Ou seja, por meio das ações afirmativas, tem sido possível promover a inserção de segmentos que historicamente tiveram o acesso ao ensino superior limitado. De acordo com Waldemir Rosa, isso tem levado a uma democratização das áreas de maior interesse das elites econômicas e burocráticas no Brasil. “Cotas são um aperfeiçoamento da cultura democrática e um importante vetor de desracialização da elite burocrática e da intelectualidade brasileira”.
Permanência
Na UNILA, além das ações afirmativas serem mais amplas, e alcançarem também pessoas trans, refugiadas ou em situação de solicitação de refúgio, portadoras de visto humanitário no Brasil e outras categorias de vulnerabilidade social, também são mantidas políticas que visam a integração e a permanência desses discentes na Universidade. É o caso das tutorias para indígenas e refugiados, executadas pela Pró-Reitoria de Graduação, por exemplo.

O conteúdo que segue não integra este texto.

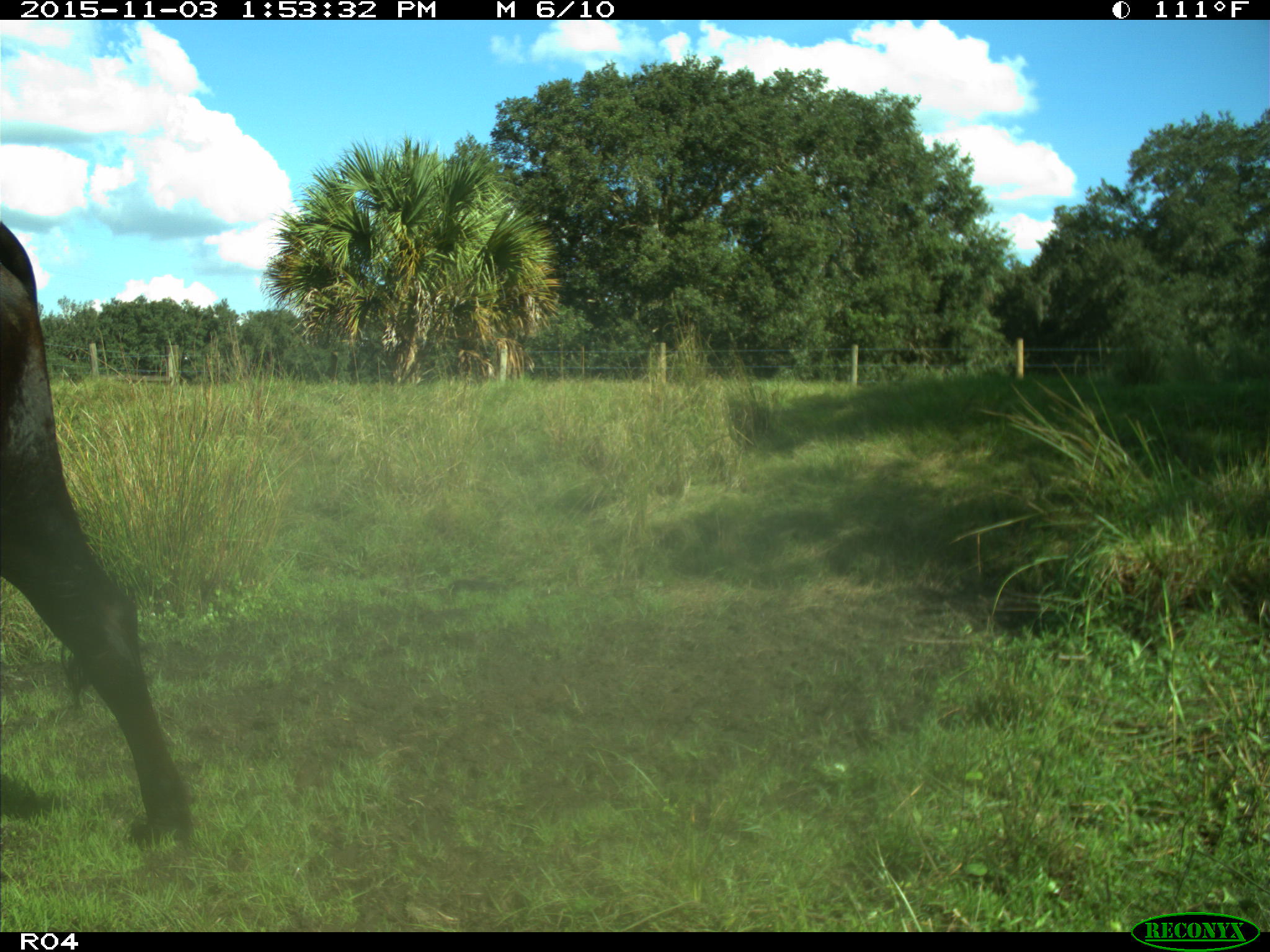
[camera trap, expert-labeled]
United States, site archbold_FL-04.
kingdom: Animalia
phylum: Chordata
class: Mammalia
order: Artiodactyla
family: Bovidae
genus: Bos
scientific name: Bos taurus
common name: domestic cow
Bos taurus (domestic cow).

Segundo Waldemir Rosa, mesmo após uma década da Lei de Cotas, em todo o país o maior desafio para a efetividade das políticas de ações afirmativas ainda é a permanência. Sem políticas neste sentido, que passam, entre outros, pela assistência estudantil, considerada por ele um direito básico para a atividade acadêmica, “os impactos positivos das ações afirmativas são diminuídos”. Com isso, há o risco de fortalecer o mito de que há um fracasso educacional dos grupos discriminados no interior da sociedade.

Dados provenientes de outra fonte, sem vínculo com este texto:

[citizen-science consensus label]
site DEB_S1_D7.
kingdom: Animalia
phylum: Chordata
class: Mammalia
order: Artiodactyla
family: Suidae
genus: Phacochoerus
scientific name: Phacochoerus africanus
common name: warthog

“Outro desafio urgente é a promoção de pluralismo epistêmico. Incluir a diversidade, sem exotizar e fetichizar a diferença, é um desafio urgente nas universidades brasileiras”, considera. Na opinião do docente, celebração de forma acrítica da diferença cultural nas universidades traz como consequência a ilusão de que apenas a presença de indivíduos racialmente marcados neste espaço não está relacionada com a revisão de práticas pedagógicas e didáticas, com a mudança da cultura acadêmica e com o enfrentamento ao racismo institucional e sistêmico.
“As diretrizes da educação para as relações étnico-raciais são um importante parâmetro para compreendermos como a educação está relacionada com a valorização da democracia, a efetivação da cidadania e com a garantia de promoção dos direitos humanos. Tais alterações só são possíveis com um diálogo franco e simétrico com as diversas organizações e formações culturais que existem no Brasil”, encerrou.
Política
Em abril deste ano, o Conselho Universitário da UNILA aprovou a Política de Ações Afirmativas da instituição. O documento orienta ações e medidas a serem adotadas visando à promoção da igualdade ou da equidade de oportunidades a pessoas historicamente afetadas e invisibilizadas por violações de direitos, discriminações, desigualdades sociais, raciais e de gênero.